With regard to the rest of your post, I agree with its theme, which is very much reflective of my erring on the side of empirical caution in the OP, with regard to the limitations of what can be inferred from action since, preference is only demonstrated over the actual marginal units being traded, and only from this can we come to understand the concept of utility at large.
I think a skeptic could quite easily try to "refute" us by screaming "interpersonal utility comparisons!" all day long, as a fatal contradiction when establishing marginal utility theory, if we're not careful. Such a critique carried to its full conclusion would not only damage the Austrians, but the entire corpus of economic theory post Menger.
The dude is amazing, but he isn't perfect. There are plenty of other areas, I feel are a little unclear or incorrect. I greatly respect him, but sometimes I feel Austrians hero worship him too much, along with Rothbard and Hayek.
He is only mortal. The sheer volume and overall quality of his work and his tenacity are why he is "hero-worshipped". He basically reconstructed and unified Austrian theory. Austrian theorists may differ from one another after Mises but few diverge from him himself, as opposed to refine and tweak his work.
Freedom of markets is positively correlated with the degree of evolution in any society...
Indeed, Jon, that is very much the direction I myself see as productive. I may well be mistaken, but I see the praxeological edifice overall as a rather sound one, and one that I do not see in any contradiction with the general methodological underpinnings of science, when its limitations are properly understood in application. I feel there is much work to be done, and many areas unfortunately neglected over the years, needing cleaning up and tweaking as you mention. This situation is of course understandable given the school's miniscule size for so long, hopefully things can now change. Praxeology, like mathematics can only improve as more people learn to properly apply it.
Now suppose that we tell him he has 12 dollars, so we may well expect him to purchase A, F and T, but if we then turn around and tell him that he can only purchase 4 dollars worth, he may now only purchase A. This is functionally equivalent to the first case in which he knows he only has 4 dollars to begin with. Yet I think one could claim it also displays a functional equivalence with the case where he has A, F and T to begin with, and we then tell him he has to lose 2. Ignoring the intermediary device of dollars, the actual opportunity costs are represented by forgone ends F and T in both the first and final case. Is this the kind of things you guys were pointing at?
In retrospect, I think what I have written above is a completely false dichotomy. Even when we inform the hapless man he is 8 dollars short of buying all opera tickets, his preference is dictated by how he utilises 4 dollars, and therefore equivalently, when he is asked to use just one unit. He is not given the choice of exchanging the most valued unit for the lower 2. Either we or the circumstances, force him to not even be able to consider keeping 2 of his possible tickets, and decide on which he would like if he can only pick one.

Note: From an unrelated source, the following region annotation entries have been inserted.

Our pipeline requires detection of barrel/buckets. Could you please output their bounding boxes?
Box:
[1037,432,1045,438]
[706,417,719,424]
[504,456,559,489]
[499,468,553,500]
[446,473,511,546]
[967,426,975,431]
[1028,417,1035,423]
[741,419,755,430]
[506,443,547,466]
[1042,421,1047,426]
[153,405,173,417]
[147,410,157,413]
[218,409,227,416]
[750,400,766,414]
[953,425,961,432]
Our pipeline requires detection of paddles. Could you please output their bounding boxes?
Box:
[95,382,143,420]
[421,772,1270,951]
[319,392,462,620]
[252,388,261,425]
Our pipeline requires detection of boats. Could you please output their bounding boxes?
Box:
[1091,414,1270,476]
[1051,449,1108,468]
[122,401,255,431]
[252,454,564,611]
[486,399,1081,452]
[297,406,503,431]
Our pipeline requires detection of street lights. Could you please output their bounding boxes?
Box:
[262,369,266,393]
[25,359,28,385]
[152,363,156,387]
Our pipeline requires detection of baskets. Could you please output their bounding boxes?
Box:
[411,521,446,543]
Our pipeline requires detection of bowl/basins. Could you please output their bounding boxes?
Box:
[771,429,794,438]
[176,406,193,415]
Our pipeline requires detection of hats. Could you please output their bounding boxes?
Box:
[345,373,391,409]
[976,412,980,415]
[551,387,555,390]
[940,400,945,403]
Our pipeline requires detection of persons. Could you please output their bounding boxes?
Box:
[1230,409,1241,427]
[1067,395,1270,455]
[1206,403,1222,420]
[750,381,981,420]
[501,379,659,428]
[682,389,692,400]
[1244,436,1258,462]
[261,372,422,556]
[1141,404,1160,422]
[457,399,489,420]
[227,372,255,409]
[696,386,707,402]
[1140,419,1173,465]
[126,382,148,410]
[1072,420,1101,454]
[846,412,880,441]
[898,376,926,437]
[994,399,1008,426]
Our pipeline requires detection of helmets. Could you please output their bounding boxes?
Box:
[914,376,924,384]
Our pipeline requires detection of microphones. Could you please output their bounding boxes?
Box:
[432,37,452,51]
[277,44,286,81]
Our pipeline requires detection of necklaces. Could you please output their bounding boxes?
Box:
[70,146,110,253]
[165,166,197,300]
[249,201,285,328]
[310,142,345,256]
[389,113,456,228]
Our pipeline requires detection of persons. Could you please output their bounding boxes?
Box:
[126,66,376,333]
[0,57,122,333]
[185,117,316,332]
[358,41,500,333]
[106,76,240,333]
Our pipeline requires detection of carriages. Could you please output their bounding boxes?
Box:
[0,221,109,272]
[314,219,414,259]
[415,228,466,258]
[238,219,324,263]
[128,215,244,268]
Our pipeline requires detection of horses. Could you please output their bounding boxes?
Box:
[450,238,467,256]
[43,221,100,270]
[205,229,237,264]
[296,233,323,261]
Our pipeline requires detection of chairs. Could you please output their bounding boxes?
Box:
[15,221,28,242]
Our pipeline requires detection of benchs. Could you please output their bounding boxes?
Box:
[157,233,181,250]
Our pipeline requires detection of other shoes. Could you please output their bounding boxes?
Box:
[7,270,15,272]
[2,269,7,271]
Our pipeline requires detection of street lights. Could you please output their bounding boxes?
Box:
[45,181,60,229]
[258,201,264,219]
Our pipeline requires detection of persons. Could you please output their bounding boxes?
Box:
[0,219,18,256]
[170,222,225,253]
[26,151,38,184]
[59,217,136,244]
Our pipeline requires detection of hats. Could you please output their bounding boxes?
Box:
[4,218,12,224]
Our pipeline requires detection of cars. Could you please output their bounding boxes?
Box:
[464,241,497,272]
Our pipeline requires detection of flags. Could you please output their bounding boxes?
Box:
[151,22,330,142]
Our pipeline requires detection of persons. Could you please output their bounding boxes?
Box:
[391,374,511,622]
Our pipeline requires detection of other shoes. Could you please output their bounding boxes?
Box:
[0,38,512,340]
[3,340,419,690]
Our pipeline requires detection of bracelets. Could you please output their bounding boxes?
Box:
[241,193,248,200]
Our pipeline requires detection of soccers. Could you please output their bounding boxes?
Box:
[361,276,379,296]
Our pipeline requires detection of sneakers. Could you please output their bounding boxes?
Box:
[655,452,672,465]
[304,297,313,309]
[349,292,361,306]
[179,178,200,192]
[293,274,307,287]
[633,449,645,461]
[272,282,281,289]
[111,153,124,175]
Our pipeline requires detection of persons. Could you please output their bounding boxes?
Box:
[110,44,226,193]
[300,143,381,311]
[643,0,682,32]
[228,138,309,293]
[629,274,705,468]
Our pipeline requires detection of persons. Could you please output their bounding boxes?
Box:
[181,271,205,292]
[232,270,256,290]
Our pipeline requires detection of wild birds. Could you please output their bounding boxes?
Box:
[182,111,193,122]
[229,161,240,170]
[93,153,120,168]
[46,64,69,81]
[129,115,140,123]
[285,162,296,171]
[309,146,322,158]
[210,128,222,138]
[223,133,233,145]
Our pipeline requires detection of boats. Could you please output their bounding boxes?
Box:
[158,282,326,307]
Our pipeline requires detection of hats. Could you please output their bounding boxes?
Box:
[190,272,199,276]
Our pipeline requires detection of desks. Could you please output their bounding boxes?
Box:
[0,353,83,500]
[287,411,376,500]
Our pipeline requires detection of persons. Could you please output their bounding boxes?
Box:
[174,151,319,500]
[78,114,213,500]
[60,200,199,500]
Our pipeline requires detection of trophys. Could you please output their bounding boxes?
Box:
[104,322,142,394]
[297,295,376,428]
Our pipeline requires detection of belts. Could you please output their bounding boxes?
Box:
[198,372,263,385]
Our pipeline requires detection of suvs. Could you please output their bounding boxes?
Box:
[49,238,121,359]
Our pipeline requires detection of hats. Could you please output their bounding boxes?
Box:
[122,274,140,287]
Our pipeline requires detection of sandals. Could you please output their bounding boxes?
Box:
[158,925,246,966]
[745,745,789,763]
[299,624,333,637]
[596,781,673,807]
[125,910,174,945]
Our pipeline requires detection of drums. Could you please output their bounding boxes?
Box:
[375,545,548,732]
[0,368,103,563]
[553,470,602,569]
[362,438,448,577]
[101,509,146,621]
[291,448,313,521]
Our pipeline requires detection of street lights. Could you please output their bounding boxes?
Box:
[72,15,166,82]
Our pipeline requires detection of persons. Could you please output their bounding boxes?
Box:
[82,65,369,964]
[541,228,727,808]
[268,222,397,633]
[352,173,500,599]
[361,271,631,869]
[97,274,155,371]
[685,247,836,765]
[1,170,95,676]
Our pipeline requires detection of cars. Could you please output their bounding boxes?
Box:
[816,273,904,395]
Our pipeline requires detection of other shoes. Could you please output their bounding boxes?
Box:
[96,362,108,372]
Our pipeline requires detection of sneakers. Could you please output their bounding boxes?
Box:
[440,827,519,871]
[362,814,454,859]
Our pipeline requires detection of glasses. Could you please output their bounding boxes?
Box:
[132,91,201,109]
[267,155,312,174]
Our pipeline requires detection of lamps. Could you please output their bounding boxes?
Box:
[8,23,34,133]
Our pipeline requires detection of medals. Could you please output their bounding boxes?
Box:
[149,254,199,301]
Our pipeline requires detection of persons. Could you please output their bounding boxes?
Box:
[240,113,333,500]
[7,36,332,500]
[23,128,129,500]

These are the valuations of the individual units of A, F and T, not as "classes of goods." The only place an additional A could go is below T, and since that is below F in the scale of preferences it would have to be valued less than the additional F.
I understand this interpretation of value scales, I've just seen a lot of discussions gone awry when people started being confusing about what exactly is meant by value scales.
Having said that, I still have issues with this definition: it seems to assume that personal preferences are "incremental", for the sake of a better word (given more possibilities, the person just adds more goods to his preferred state of the world, never removing goods he've chosen with less possibilities).
An example: let's say the tickets price changed, so now A costs 6, F costs 4, and T costs 2. Having 2$, the person buys T. Given 4$, he still buys T, not F. Is this compatible with the original value scale? I say yes (though it is not the only possible compatible choice).
The value scale of A over F over T, as you noted, does not compare classes of A, F, and T. My interpretation is, it says that the person prefers one unit of A to one unit of F, and (attention!) one unit of A and one unit of F to one unit of A and one unit of T (and specifically says nothing about preference of one unit of F over one unit of T). Do you agree with this interpretation? Do you agree that the difference is significant?
PS: "incremental" as used here is more narrow than "marginal", thus a use of a new word.